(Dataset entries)
▬▬▬▬▬▬▬▬▬▬

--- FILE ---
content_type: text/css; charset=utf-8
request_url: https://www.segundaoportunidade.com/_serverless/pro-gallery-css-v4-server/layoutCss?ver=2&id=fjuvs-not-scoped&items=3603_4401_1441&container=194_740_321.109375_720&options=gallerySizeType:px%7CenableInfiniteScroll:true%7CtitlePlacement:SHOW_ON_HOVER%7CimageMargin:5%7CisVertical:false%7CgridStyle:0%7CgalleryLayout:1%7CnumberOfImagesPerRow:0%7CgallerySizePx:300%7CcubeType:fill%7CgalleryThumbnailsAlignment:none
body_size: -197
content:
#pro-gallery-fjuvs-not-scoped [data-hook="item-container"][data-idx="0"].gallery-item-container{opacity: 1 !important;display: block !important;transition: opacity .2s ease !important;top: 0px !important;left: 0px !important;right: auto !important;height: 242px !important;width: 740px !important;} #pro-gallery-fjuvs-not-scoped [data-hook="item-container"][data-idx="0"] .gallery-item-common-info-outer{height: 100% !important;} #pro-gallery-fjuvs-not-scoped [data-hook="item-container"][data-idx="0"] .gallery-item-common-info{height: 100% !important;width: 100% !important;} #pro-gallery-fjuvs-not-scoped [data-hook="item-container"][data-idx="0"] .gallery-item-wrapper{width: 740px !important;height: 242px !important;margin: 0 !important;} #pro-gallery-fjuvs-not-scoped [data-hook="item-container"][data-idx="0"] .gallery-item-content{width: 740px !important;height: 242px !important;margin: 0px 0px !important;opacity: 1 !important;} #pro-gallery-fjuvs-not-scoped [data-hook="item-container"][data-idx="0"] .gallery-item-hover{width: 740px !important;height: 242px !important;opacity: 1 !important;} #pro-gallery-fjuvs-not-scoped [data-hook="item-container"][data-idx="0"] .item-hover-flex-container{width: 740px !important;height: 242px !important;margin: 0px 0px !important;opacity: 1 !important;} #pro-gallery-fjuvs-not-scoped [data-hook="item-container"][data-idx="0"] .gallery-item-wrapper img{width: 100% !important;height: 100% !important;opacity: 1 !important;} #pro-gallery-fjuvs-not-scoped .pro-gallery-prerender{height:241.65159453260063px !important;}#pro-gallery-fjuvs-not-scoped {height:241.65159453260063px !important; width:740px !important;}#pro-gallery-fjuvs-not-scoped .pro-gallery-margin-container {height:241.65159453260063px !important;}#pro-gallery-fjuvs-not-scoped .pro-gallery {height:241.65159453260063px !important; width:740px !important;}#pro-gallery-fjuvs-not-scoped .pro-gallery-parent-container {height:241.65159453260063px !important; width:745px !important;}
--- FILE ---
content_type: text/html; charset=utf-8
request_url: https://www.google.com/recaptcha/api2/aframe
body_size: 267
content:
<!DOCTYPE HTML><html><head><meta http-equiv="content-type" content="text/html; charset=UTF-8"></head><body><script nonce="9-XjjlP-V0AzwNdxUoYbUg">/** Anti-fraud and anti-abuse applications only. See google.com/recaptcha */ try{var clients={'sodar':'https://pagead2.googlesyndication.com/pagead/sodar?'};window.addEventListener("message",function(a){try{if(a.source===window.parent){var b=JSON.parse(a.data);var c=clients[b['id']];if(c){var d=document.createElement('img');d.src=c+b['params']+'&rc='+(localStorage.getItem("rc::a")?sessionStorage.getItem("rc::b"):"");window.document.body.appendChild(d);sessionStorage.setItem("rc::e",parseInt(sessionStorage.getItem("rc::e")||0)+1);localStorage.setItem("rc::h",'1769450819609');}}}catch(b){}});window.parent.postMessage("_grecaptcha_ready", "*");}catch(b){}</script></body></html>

▬▬▬▬▬▬▬▬▬▬

Exercise = The records above are to be written out again word for word.

Result of the exercise =
--- FILE ---
content_type: text/css; charset=utf-8
request_url: https://www.segundaoportunidade.com/_serverless/pro-gallery-css-v4-server/layoutCss?ver=2&id=fjuvs-not-scoped&items=3603_4401_1441&container=194_740_321.109375_720&options=gallerySizeType:px%7CenableInfiniteScroll:true%7CtitlePlacement:SHOW_ON_HOVER%7CimageMargin:5%7CisVertical:false%7CgridStyle:0%7CgalleryLayout:1%7CnumberOfImagesPerRow:0%7CgallerySizePx:300%7CcubeType:fill%7CgalleryThumbnailsAlignment:none
body_size: -197
content:
#pro-gallery-fjuvs-not-scoped [data-hook="item-container"][data-idx="0"].gallery-item-container{opacity: 1 !important;display: block !important;transition: opacity .2s ease !important;top: 0px !important;left: 0px !important;right: auto !important;height: 242px !important;width: 740px !important;} #pro-gallery-fjuvs-not-scoped [data-hook="item-container"][data-idx="0"] .gallery-item-common-info-outer{height: 100% !important;} #pro-gallery-fjuvs-not-scoped [data-hook="item-container"][data-idx="0"] .gallery-item-common-info{height: 100% !important;width: 100% !important;} #pro-gallery-fjuvs-not-scoped [data-hook="item-container"][data-idx="0"] .gallery-item-wrapper{width: 740px !important;height: 242px !important;margin: 0 !important;} #pro-gallery-fjuvs-not-scoped [data-hook="item-container"][data-idx="0"] .gallery-item-content{width: 740px !important;height: 242px !important;margin: 0px 0px !important;opacity: 1 !important;} #pro-gallery-fjuvs-not-scoped [data-hook="item-container"][data-idx="0"] .gallery-item-hover{width: 740px !important;height: 242px !important;opacity: 1 !important;} #pro-gallery-fjuvs-not-scoped [data-hook="item-container"][data-idx="0"] .item-hover-flex-container{width: 740px !important;height: 242px !important;margin: 0px 0px !important;opacity: 1 !important;} #pro-gallery-fjuvs-not-scoped [data-hook="item-container"][data-idx="0"] .gallery-item-wrapper img{width: 100% !important;height: 100% !important;opacity: 1 !important;} #pro-gallery-fjuvs-not-scoped .pro-gallery-prerender{height:241.65159453260063px !important;}#pro-gallery-fjuvs-not-scoped {height:241.65159453260063px !important; width:740px !important;}#pro-gallery-fjuvs-not-scoped .pro-gallery-margin-container {height:241.65159453260063px !important;}#pro-gallery-fjuvs-not-scoped .pro-gallery {height:241.65159453260063px !important; width:740px !important;}#pro-gallery-fjuvs-not-scoped .pro-gallery-parent-container {height:241.65159453260063px !important; width:745px !important;}
--- FILE ---
content_type: text/html; charset=utf-8
request_url: https://www.google.com/recaptcha/api2/aframe
body_size: 267
content:
<!DOCTYPE HTML><html><head><meta http-equiv="content-type" content="text/html; charset=UTF-8"></head><body><script nonce="9-XjjlP-V0AzwNdxUoYbUg">/** Anti-fraud and anti-abuse applications only. See google.com/recaptcha */ try{var clients={'sodar':'https://pagead2.googlesyndication.com/pagead/sodar?'};window.addEventListener("message",function(a){try{if(a.source===window.parent){var b=JSON.parse(a.data);var c=clients[b['id']];if(c){var d=document.createElement('img');d.src=c+b['params']+'&rc='+(localStorage.getItem("rc::a")?sessionStorage.getItem("rc::b"):"");window.document.body.appendChild(d);sessionStorage.setItem("rc::e",parseInt(sessionStorage.getItem("rc::e")||0)+1);localStorage.setItem("rc::h",'1769450819609');}}}catch(b){}});window.parent.postMessage("_grecaptcha_ready", "*");}catch(b){}</script></body></html>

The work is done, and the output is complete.